**TASK PROMPT**
Display each line of the items below that contains the string "instances", treating uppercase and lowercase letters as distinct.

**MATERIAL FOR THIS TASK**

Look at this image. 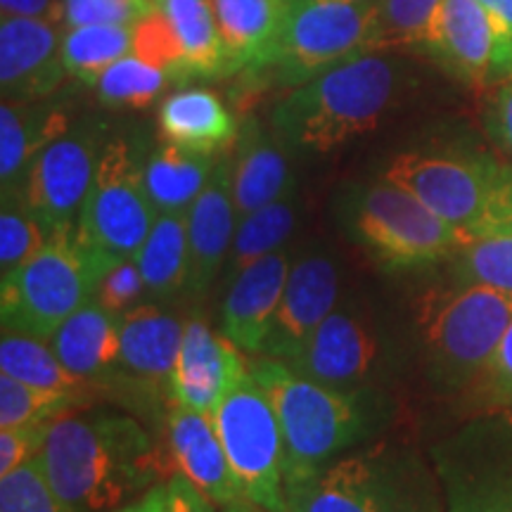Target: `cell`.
---
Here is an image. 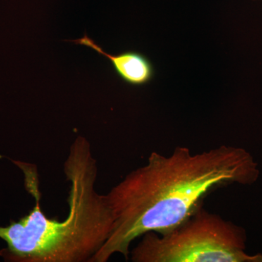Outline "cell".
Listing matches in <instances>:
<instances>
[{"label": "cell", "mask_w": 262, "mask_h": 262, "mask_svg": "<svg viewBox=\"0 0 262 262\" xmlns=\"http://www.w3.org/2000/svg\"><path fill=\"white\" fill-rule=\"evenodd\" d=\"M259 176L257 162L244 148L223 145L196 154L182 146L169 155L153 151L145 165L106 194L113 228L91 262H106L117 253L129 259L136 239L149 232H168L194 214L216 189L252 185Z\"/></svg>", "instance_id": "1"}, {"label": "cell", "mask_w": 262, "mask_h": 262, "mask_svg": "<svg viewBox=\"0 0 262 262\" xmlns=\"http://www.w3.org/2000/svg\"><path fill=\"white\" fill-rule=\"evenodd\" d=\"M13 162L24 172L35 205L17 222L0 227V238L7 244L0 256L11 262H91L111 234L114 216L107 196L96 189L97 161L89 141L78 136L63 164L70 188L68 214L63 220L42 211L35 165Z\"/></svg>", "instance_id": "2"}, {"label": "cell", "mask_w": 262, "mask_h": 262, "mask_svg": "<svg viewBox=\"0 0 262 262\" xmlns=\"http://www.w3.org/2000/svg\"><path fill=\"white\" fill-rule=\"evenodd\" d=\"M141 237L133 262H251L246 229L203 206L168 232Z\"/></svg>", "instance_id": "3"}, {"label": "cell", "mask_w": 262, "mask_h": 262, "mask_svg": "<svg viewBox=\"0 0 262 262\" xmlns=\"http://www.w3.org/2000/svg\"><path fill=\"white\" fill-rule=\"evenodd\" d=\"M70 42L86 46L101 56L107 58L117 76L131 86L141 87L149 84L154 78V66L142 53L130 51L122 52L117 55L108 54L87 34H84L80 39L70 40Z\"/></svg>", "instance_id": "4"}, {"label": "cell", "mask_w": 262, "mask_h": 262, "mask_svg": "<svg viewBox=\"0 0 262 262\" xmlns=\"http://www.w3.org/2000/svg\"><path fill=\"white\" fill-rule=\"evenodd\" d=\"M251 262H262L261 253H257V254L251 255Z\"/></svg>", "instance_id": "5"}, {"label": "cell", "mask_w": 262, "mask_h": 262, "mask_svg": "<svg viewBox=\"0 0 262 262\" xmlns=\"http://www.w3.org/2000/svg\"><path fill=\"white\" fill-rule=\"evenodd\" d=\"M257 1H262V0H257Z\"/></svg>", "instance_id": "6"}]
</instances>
* * *
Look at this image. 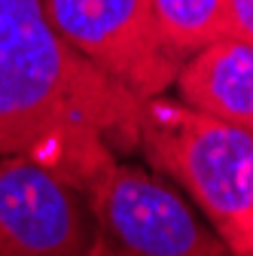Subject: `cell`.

**THE RESPONSE**
Listing matches in <instances>:
<instances>
</instances>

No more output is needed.